§ **Task list**
**A)** According to the public debt passage, how can the government reach the stated level of debt?
**B)** Translate this sentence from the public debt passage into Spanish: "Public debt is a Ponzi scheme, but a beneficial one."
**C)** List every variable symbol that appears in the public debt passage.

§ **Source passage**
::::::::::

The level of debt \(B^{*}_g\) that corresponds to that level of capital accumulation is given by: \[ \begin{aligned} B^{*}_g&=w^{*}_g-K^{*}_g\\ &=\frac{2}{3\sqrt{3}}-\frac{1}{3\sqrt{3}}\\ B^{*}_g&=\frac{1}{3\sqrt{3}}. \end{aligned} \]
The government can reach that level of debt by giving a transfer to the first generation of old, who will then consume in the first period \(t=0\) an amount equal to: \[c_{0}^{o}=\frac{\sqrt{2}}{3\sqrt{3}}+\frac{1}{3\sqrt{3}}=\frac{1+\sqrt{2}}{3\sqrt{3}}.\] All future generations thus consume more. With a lot of capital, there is such a thing as a free lunch! Public debt is a Ponzi scheme, but a beneficial one. Public debt allows to increase consumption for everyone, and it can be rolled over every period (note that the debt to GDP ratio stays constant, as GDP growth is zero in the long run, just as the long run interest rate is zero). This is true more generally even in the neoclassical model, provided that there is dynamic inefficiency (\(r^*<g_Y\)) to begin with.
10.4 Pay-As-You-Go Systems, and “Rational Bubbles”
The overlapping generations model also allows us to think about pay-as-you-go systems, as well as about something called “rational bubbles.” I now turn to these two topics.

::::::::::

Extracted records
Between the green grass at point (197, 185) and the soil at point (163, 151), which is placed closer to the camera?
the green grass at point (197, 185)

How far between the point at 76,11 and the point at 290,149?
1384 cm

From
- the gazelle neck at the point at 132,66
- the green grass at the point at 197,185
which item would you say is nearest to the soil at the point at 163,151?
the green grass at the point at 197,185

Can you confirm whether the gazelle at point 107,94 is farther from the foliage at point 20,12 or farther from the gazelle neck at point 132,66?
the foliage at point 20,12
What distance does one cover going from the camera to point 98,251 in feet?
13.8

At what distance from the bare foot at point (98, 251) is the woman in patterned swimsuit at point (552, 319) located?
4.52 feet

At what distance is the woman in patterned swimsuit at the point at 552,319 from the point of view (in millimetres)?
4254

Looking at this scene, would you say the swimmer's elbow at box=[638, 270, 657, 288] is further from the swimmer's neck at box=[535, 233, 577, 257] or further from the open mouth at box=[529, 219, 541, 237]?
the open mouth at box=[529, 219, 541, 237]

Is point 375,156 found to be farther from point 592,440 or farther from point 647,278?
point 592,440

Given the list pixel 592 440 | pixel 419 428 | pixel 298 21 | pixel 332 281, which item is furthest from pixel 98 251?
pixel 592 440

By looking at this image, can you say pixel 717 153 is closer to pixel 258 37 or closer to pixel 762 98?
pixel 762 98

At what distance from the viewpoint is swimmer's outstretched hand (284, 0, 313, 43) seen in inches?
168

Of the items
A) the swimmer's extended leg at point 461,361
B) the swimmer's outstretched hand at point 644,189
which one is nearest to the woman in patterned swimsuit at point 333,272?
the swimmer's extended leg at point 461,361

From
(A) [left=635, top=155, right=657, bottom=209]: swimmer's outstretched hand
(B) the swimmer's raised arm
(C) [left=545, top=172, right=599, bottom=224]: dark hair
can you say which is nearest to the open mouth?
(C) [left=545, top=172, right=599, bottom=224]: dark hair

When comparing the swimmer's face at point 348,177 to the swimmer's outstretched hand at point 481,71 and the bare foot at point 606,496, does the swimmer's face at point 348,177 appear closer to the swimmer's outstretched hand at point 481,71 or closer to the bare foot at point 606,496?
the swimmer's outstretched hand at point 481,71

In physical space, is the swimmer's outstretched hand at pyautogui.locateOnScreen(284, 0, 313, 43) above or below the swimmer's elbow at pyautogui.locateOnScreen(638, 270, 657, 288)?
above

::::::::::

§ **In response**
**A)** By giving a transfer to the first generation of old.

**B)** La deuda pública es un esquema Ponzi, pero uno beneficioso.

**C)** B*_g, w*_g, K*_g, t, c_0^o, r*, g_Y